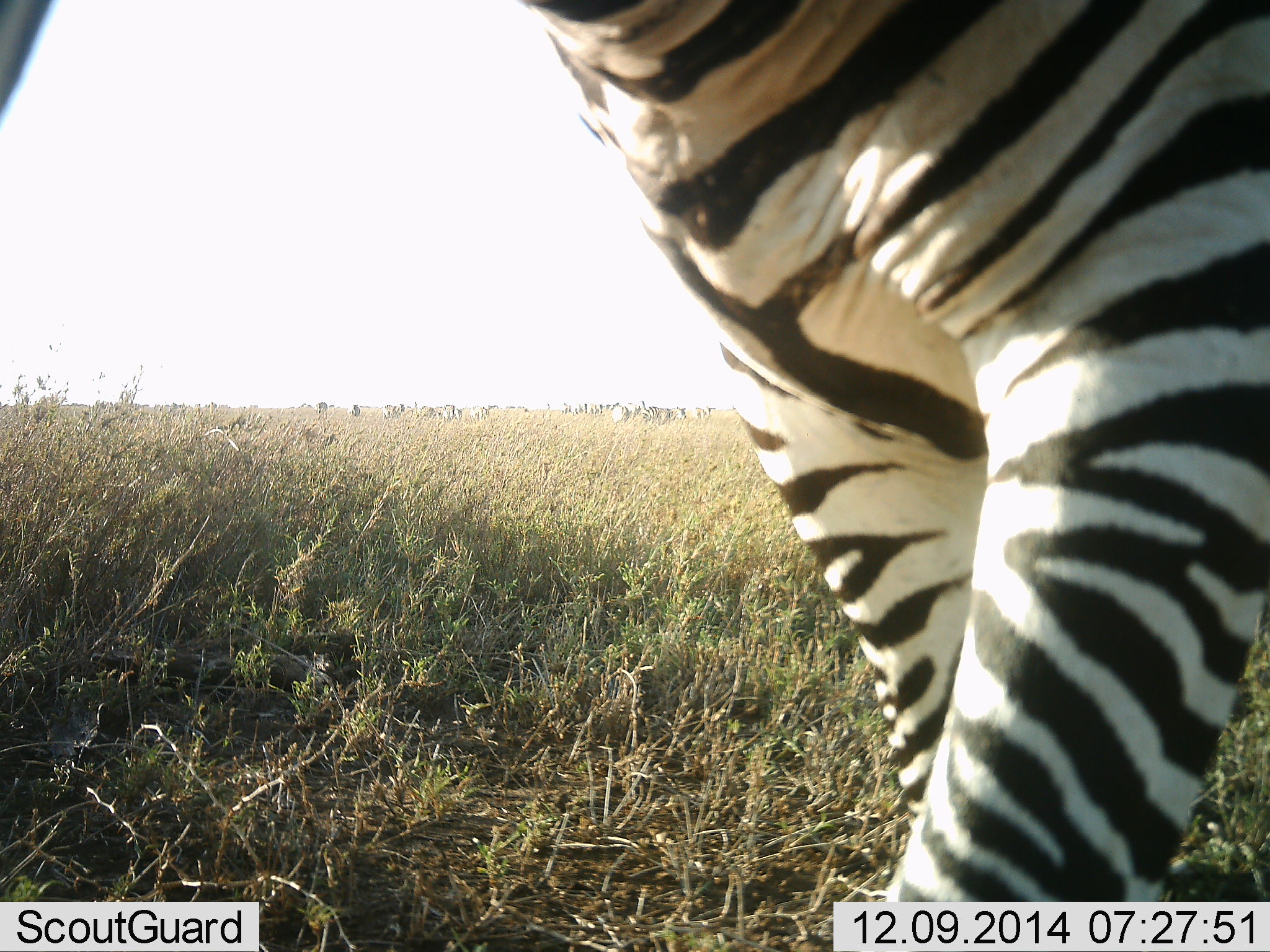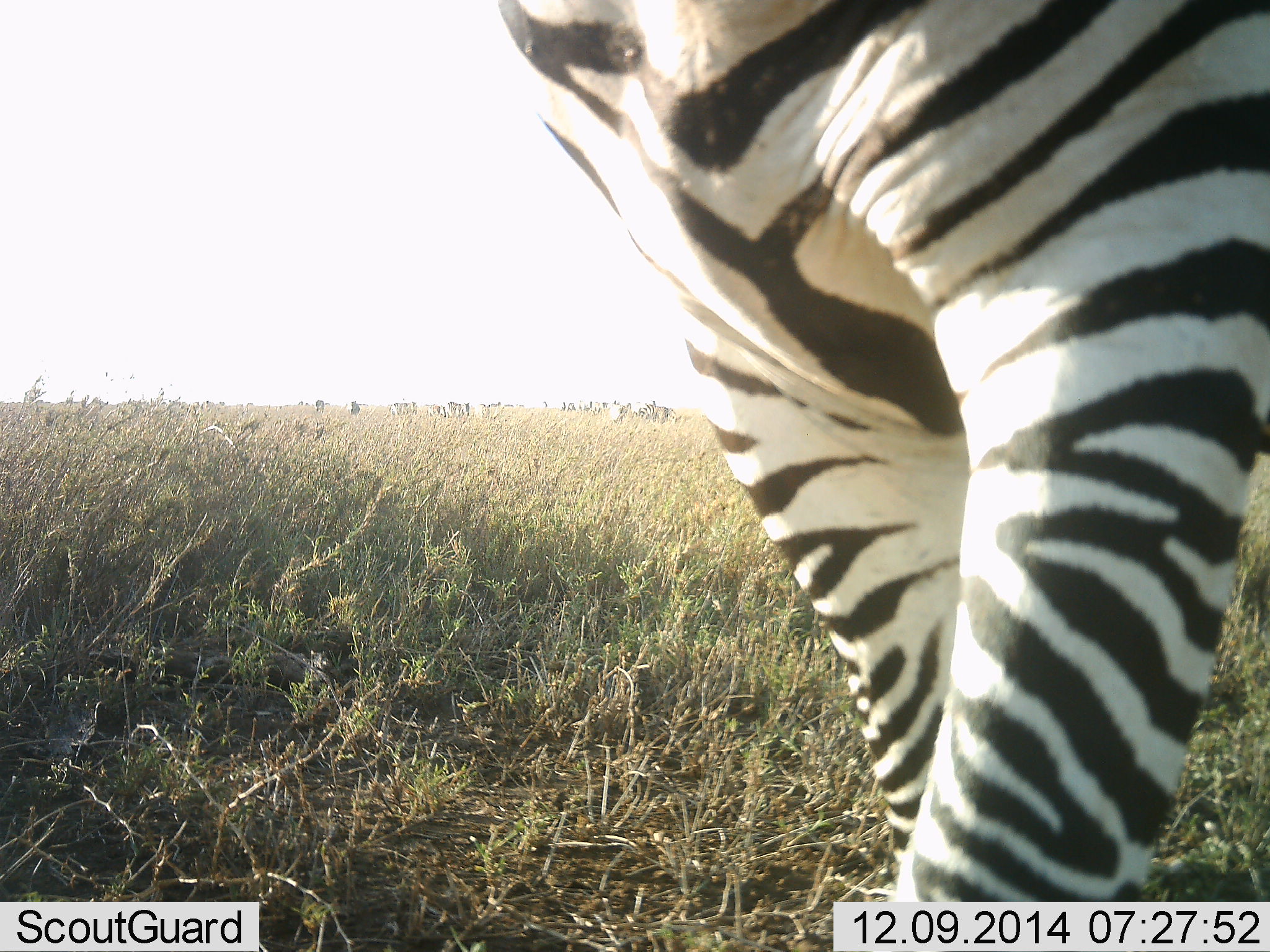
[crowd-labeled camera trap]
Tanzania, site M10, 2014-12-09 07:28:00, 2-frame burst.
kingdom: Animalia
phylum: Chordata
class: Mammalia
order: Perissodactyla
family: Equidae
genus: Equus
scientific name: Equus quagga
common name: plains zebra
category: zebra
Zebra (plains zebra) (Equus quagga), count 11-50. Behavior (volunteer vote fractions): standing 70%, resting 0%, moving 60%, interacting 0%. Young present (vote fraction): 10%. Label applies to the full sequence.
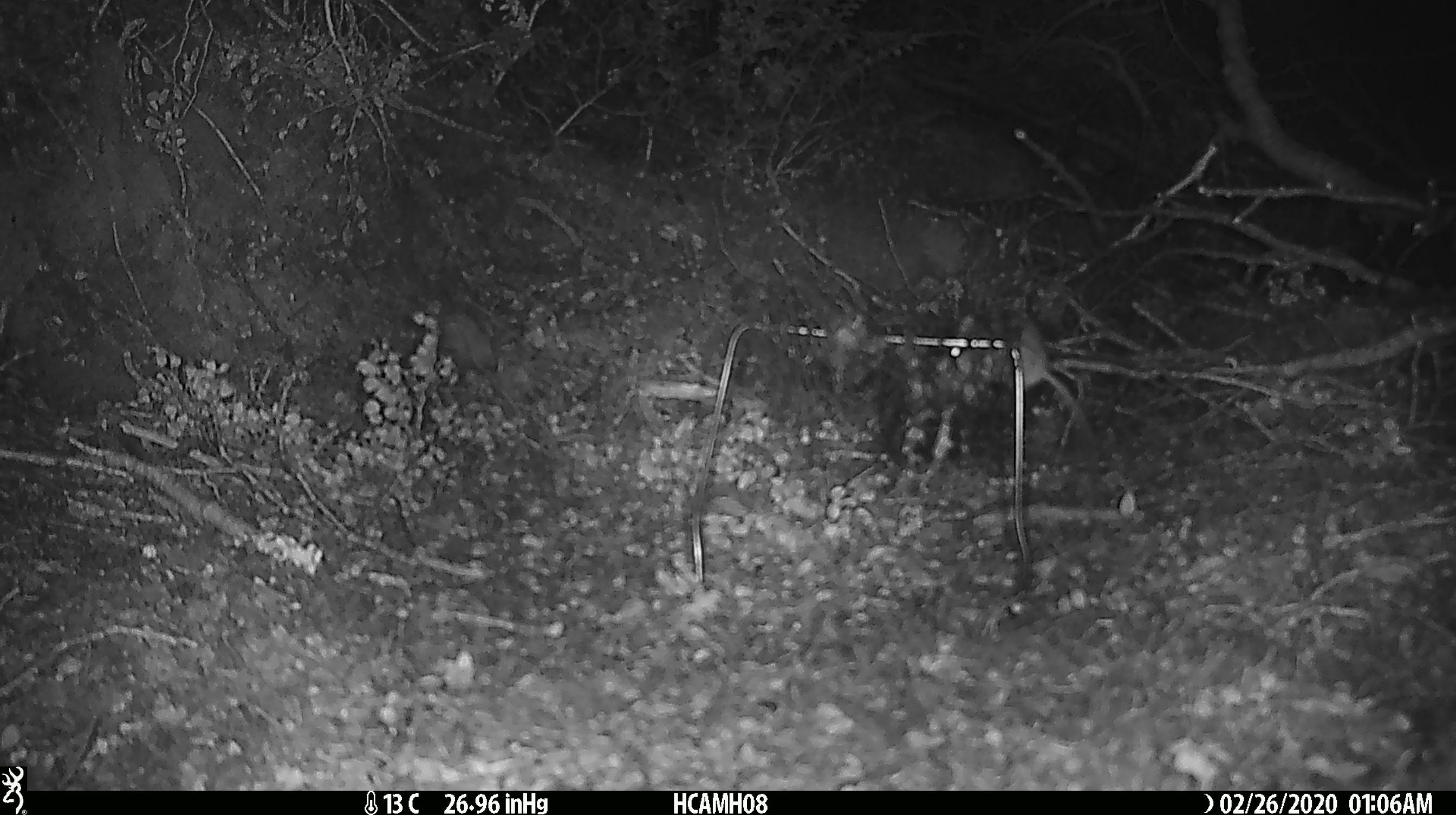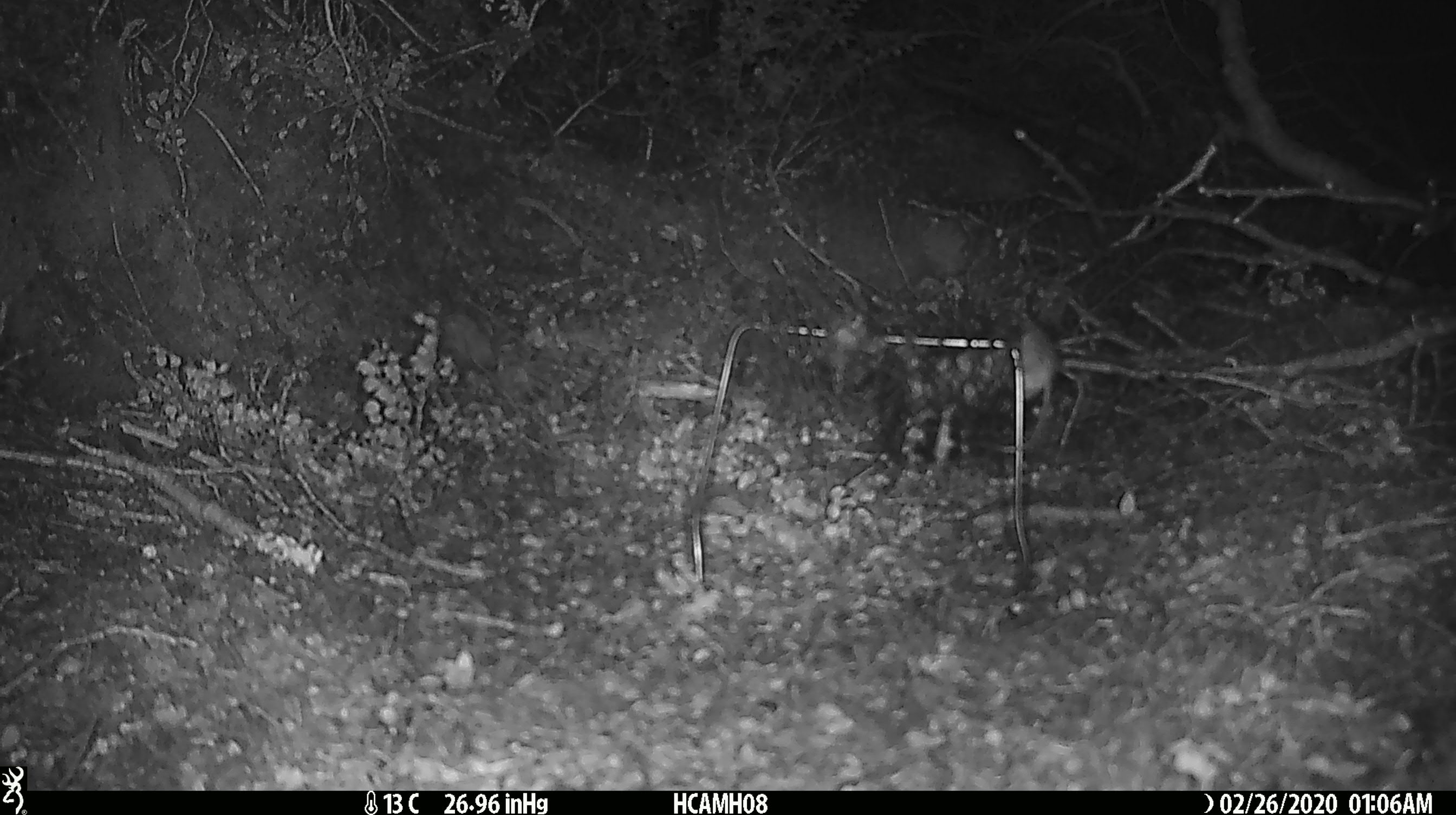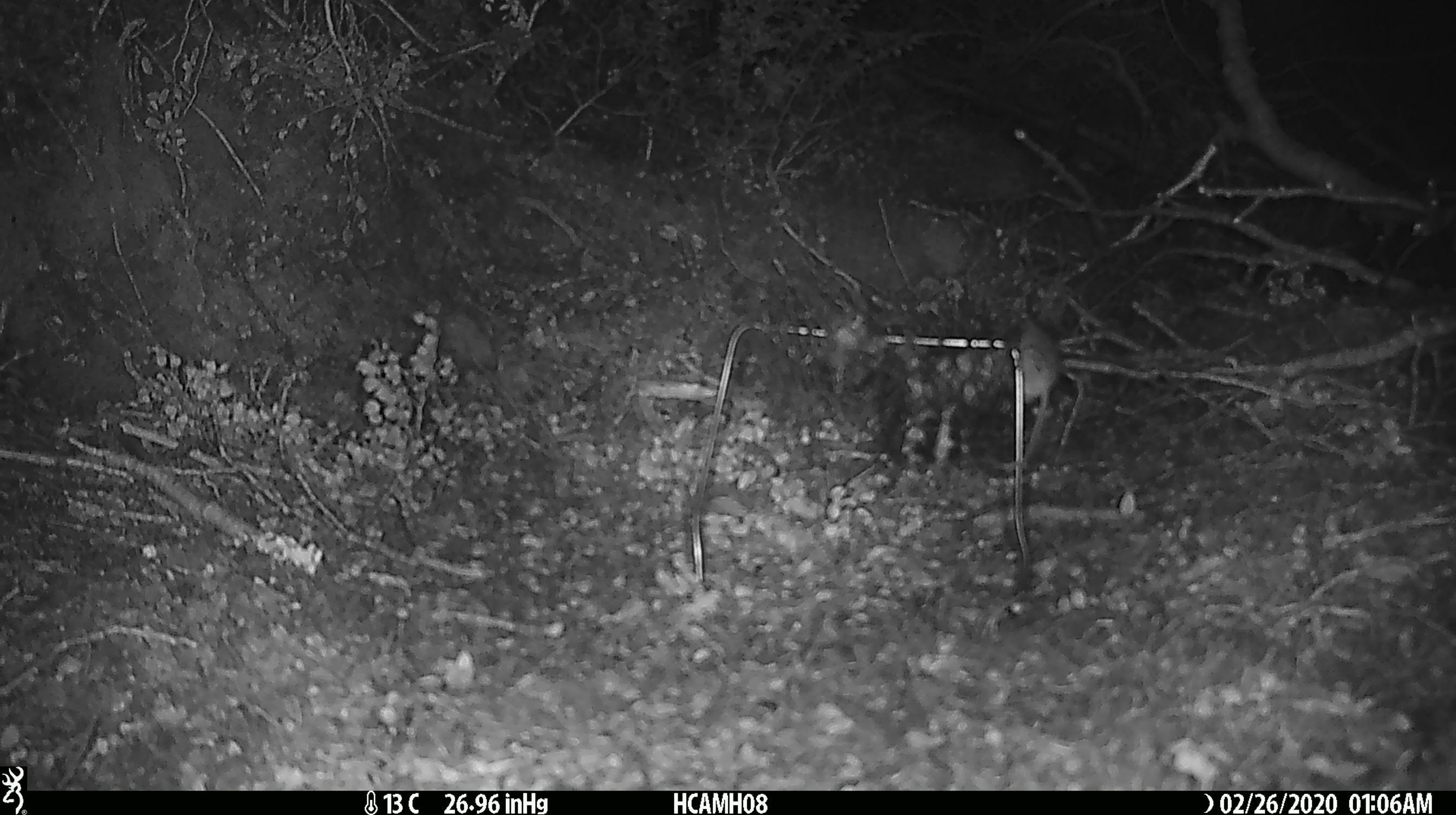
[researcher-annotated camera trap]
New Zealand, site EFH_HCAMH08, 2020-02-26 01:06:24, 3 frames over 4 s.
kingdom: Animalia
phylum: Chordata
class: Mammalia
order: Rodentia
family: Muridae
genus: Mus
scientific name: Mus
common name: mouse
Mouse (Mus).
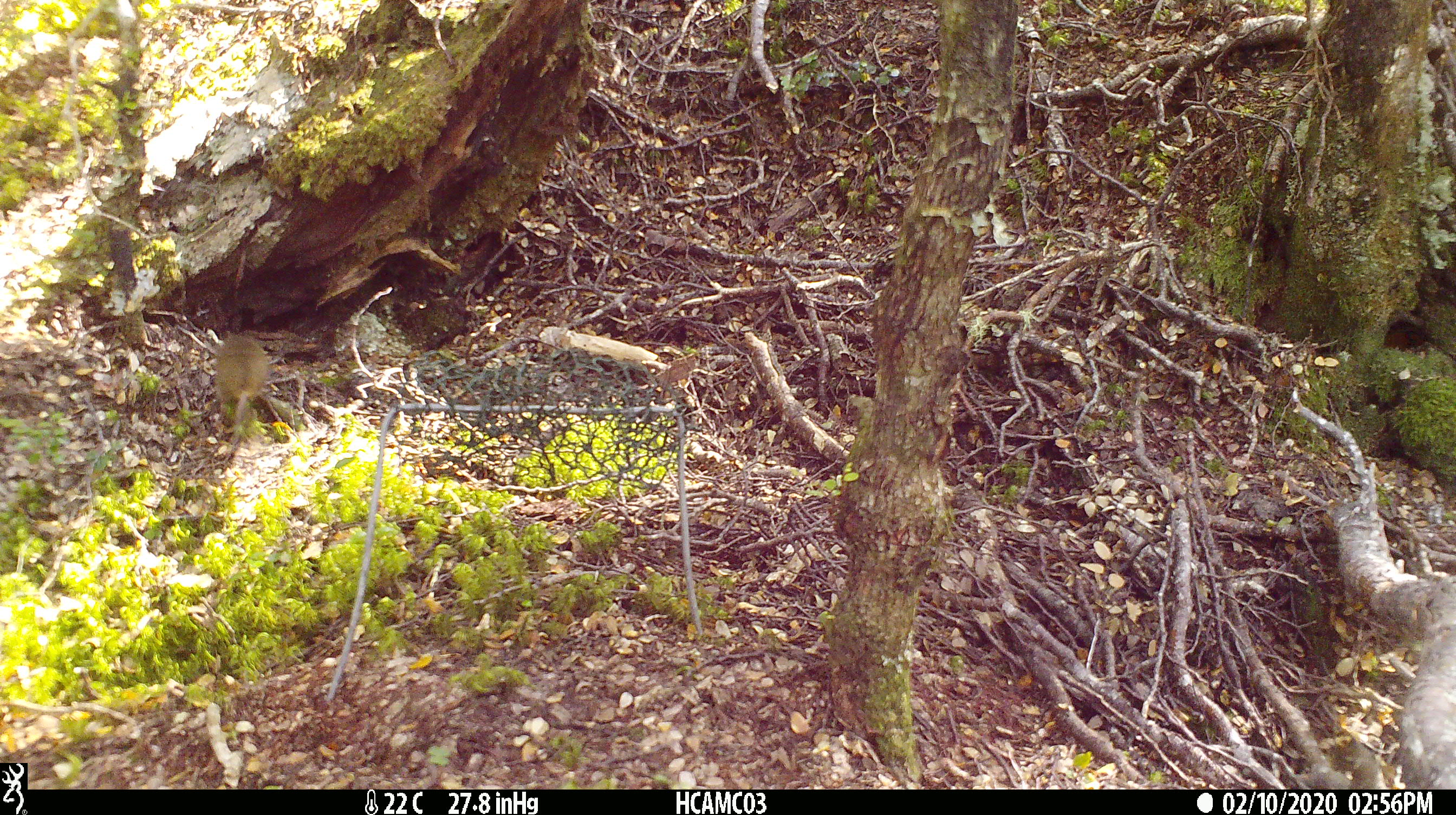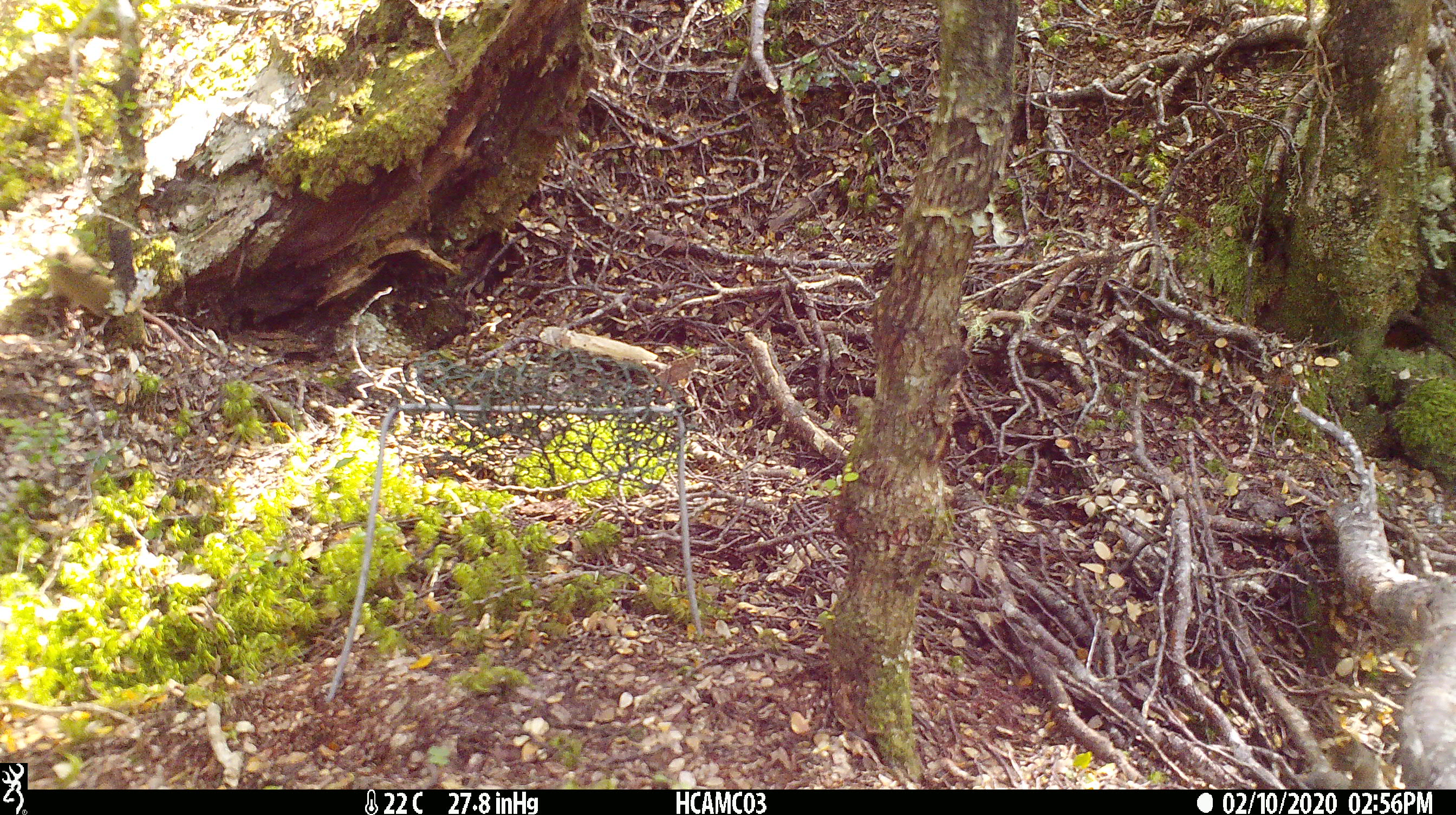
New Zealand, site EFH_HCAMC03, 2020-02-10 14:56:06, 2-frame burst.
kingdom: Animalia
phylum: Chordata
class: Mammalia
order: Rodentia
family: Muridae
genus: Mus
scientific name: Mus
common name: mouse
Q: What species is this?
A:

→ **Prompt**
Every line containing the string "Zealand" should be pulled from the listing and copied.

→ **Answer to the exercise**
New Zealand, site EFH_HCAMH08, 2020-02-26 01:06:24, 3 frames over 4 s.
New Zealand, site EFH_HCAMC03, 2020-02-10 14:56:06, 2-frame burst.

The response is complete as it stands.